Agent Frameworks

ARGOS: Who, Where, and When in Agentic Multi-Camera Person Search

New benchmark with 2,691 tasks challenges AI to find people using vague clues and limited questions.

Deep Dive

A team from KAIST has introduced ARGOS, the first benchmark and framework that transforms multi-camera person search into an interactive, agentic reasoning problem. Instead of a simple image-matching task, an ARGOS agent is given a vague witness description and must strategically decide what to ask, when to invoke spatial or temporal analysis tools, and how to interpret ambiguous answers—all within a strict turn budget. Reasoning is grounded in a novel Spatio-Temporal Topology Graph (STTG) that encodes real-world camera connectivity and empirically validated transition times, forcing the AI to think like a human investigator piecing together clues.

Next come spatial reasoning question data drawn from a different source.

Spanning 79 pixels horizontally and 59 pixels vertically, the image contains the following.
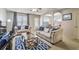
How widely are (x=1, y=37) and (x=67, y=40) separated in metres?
1.46

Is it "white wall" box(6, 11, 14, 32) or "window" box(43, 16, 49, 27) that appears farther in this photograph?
"window" box(43, 16, 49, 27)

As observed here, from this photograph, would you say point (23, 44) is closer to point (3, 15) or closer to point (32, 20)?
point (32, 20)

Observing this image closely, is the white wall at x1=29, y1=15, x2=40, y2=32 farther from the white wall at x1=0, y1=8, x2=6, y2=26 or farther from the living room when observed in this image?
the white wall at x1=0, y1=8, x2=6, y2=26

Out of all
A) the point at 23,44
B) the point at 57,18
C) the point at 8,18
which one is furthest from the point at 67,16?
the point at 8,18

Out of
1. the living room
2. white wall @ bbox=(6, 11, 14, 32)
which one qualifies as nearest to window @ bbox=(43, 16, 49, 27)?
the living room

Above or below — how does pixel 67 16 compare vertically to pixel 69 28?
above

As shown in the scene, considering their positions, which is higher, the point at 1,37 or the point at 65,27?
the point at 65,27

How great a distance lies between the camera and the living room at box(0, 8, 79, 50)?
2.54 m

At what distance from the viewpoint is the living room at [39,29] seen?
254 centimetres

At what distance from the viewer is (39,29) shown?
261cm
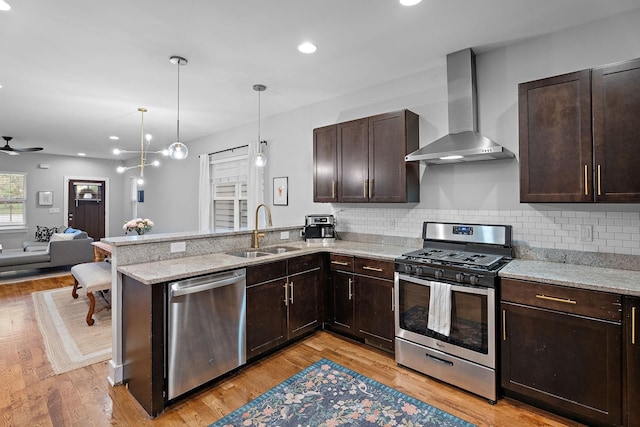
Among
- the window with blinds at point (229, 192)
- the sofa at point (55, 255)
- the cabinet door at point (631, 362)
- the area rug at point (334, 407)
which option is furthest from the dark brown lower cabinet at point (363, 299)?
the sofa at point (55, 255)

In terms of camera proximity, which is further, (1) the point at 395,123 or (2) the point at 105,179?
(2) the point at 105,179

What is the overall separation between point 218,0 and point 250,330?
8.11 feet

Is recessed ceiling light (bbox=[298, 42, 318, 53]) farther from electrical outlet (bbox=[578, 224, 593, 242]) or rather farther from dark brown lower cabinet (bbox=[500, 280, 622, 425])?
electrical outlet (bbox=[578, 224, 593, 242])

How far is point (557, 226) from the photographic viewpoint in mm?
2641

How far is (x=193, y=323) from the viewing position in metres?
2.32

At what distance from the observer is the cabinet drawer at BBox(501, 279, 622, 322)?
192 cm

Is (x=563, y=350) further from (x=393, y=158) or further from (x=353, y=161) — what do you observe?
(x=353, y=161)

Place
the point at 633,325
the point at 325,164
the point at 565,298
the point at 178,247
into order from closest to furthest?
1. the point at 633,325
2. the point at 565,298
3. the point at 178,247
4. the point at 325,164

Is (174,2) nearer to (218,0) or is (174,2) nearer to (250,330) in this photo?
(218,0)

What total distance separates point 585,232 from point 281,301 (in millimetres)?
2537

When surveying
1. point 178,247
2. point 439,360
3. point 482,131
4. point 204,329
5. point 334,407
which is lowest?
point 334,407

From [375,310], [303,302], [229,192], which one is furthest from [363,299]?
[229,192]

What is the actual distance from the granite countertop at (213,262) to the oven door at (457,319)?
35cm

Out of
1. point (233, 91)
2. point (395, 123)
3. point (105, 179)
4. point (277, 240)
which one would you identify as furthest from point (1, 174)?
point (395, 123)
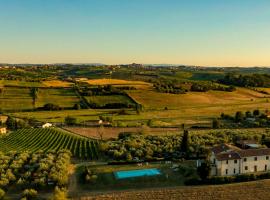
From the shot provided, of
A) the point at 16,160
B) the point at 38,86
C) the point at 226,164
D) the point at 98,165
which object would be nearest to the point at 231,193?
the point at 226,164

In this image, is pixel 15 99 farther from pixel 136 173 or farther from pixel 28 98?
pixel 136 173

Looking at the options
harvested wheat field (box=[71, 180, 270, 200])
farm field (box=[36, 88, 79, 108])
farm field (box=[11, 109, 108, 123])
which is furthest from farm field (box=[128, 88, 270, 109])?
harvested wheat field (box=[71, 180, 270, 200])

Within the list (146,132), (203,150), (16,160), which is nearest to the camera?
(16,160)

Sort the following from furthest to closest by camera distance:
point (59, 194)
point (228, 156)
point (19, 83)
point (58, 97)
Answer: point (19, 83)
point (58, 97)
point (228, 156)
point (59, 194)

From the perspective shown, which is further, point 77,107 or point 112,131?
point 77,107

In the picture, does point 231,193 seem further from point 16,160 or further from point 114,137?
point 114,137

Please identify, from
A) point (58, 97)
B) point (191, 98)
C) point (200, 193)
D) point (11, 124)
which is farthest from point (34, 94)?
point (200, 193)
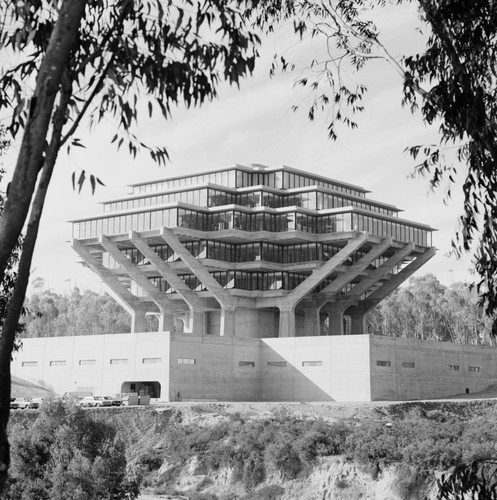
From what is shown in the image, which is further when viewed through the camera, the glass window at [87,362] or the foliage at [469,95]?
the glass window at [87,362]

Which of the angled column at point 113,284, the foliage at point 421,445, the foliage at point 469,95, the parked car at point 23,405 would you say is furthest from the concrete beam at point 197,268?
the foliage at point 469,95

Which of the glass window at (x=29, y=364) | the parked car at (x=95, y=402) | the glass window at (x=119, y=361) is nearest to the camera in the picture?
the parked car at (x=95, y=402)

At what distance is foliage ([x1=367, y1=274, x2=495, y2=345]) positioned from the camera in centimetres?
12088

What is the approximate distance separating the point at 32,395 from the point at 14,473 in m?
38.4

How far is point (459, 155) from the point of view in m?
15.7

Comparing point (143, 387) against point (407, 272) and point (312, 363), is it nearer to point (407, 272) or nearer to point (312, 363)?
point (312, 363)

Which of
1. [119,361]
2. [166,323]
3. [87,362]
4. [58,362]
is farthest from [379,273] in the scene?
[58,362]

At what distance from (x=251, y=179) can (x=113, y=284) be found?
1987 centimetres

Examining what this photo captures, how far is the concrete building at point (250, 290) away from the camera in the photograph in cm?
7288

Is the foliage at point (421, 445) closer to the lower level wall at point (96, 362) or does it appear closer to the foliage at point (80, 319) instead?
the lower level wall at point (96, 362)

The benchmark itself is substantial, comprising 2,691 distinct tasks spread across 14 real-world scenarios and organized into three progressive tracks: semantic perception (Who), spatial reasoning (Where), and temporal reasoning (When). This structure tests an AI's ability to handle increasingly complex dimensions of the search problem. Initial experiments using four different large language model (LLM) backbones reveal the challenge's difficulty, with the best models achieving a Task Weighted Score (TWS) of just 0.383 on the spatial track and 0.590 on the temporal track. Crucially, ablation studies confirm the necessity of the specialized tools, showing that removing them causes a dramatic accuracy drop of up to 49.6 percentage points, proving that raw LLM capability is insufficient for this grounded, multi-step reasoning.

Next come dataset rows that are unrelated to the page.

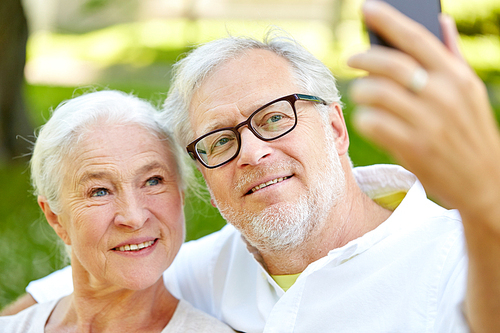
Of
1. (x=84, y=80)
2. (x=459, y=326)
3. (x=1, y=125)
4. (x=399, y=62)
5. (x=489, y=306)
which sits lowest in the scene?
(x=84, y=80)

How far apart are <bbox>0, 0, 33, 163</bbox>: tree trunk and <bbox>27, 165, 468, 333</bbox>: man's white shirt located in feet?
15.6

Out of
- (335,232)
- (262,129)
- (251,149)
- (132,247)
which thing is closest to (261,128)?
(262,129)

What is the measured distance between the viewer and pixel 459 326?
6.08 ft

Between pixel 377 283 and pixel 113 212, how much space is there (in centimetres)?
138

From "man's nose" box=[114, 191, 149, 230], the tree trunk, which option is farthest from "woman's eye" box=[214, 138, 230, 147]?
the tree trunk

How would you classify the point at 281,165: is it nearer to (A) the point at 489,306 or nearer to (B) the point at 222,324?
(B) the point at 222,324

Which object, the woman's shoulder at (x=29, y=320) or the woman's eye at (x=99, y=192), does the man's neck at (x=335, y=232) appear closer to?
the woman's eye at (x=99, y=192)

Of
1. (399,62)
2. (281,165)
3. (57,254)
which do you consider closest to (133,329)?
(281,165)

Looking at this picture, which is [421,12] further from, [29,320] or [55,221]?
[29,320]

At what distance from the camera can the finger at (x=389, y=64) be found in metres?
1.21

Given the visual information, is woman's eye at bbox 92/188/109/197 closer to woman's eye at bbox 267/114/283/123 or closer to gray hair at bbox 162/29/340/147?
gray hair at bbox 162/29/340/147

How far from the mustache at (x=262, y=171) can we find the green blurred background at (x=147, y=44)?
3.04 metres

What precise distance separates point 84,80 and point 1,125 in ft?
19.9

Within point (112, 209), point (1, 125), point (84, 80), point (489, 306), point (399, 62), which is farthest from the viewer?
point (84, 80)
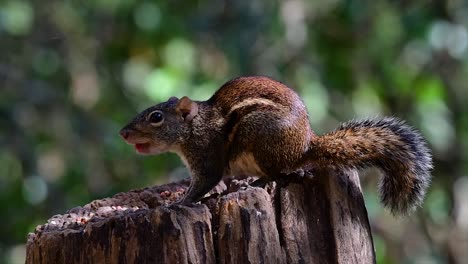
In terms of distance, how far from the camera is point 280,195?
118 inches

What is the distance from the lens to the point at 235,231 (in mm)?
2781

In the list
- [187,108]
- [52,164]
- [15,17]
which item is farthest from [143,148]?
[52,164]

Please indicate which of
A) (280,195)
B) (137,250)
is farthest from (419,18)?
(137,250)

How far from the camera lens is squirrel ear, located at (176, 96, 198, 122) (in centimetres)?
372

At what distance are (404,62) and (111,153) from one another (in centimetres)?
210

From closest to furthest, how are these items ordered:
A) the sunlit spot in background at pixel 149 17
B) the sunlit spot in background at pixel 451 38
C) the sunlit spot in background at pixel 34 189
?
1. the sunlit spot in background at pixel 451 38
2. the sunlit spot in background at pixel 34 189
3. the sunlit spot in background at pixel 149 17

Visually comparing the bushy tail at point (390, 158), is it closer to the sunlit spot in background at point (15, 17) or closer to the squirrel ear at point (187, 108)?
the squirrel ear at point (187, 108)

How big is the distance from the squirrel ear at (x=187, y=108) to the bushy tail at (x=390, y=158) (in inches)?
21.2

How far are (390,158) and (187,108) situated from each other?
83 cm

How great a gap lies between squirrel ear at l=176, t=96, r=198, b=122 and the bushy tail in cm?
54

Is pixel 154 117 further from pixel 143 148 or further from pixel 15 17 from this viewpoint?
pixel 15 17

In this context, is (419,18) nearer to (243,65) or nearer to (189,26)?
(243,65)

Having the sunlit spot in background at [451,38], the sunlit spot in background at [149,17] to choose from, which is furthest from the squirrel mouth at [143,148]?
the sunlit spot in background at [149,17]

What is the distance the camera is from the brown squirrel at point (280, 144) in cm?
334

Accepted to the CVPR 2026 Workshop on Multimodal Spatial Intelligence, ARGOS establishes a new, rigorous testbed for evaluating AI agents in a realistic investigative context. It moves beyond passive perception, demanding active planning, strategic information gathering, and robust reasoning under uncertainty—core skills for the next generation of autonomous AI systems intended to operate in complex physical environments like airports, campuses, or smart cities.

Key Points
  • Reformulates person search as an agentic task where AI must plan questions and use tools under a limited turn budget, based on a Spatio-Temporal Topology Graph (STTG).
  • Comprehensive benchmark with 2,691 tasks across 14 real-world scenarios, testing 'Who', 'Where', and 'When' reasoning progressively.
  • Current LLMs perform poorly (best TWS: 0.383 on Track 2), and accuracy plummets by up to 49.6% without the domain-specific spatial/temporal tools.

Why It Matters

Sets a new standard for testing AI's real-world reasoning and planning skills, crucial for security, retail analytics, and autonomous surveillance systems.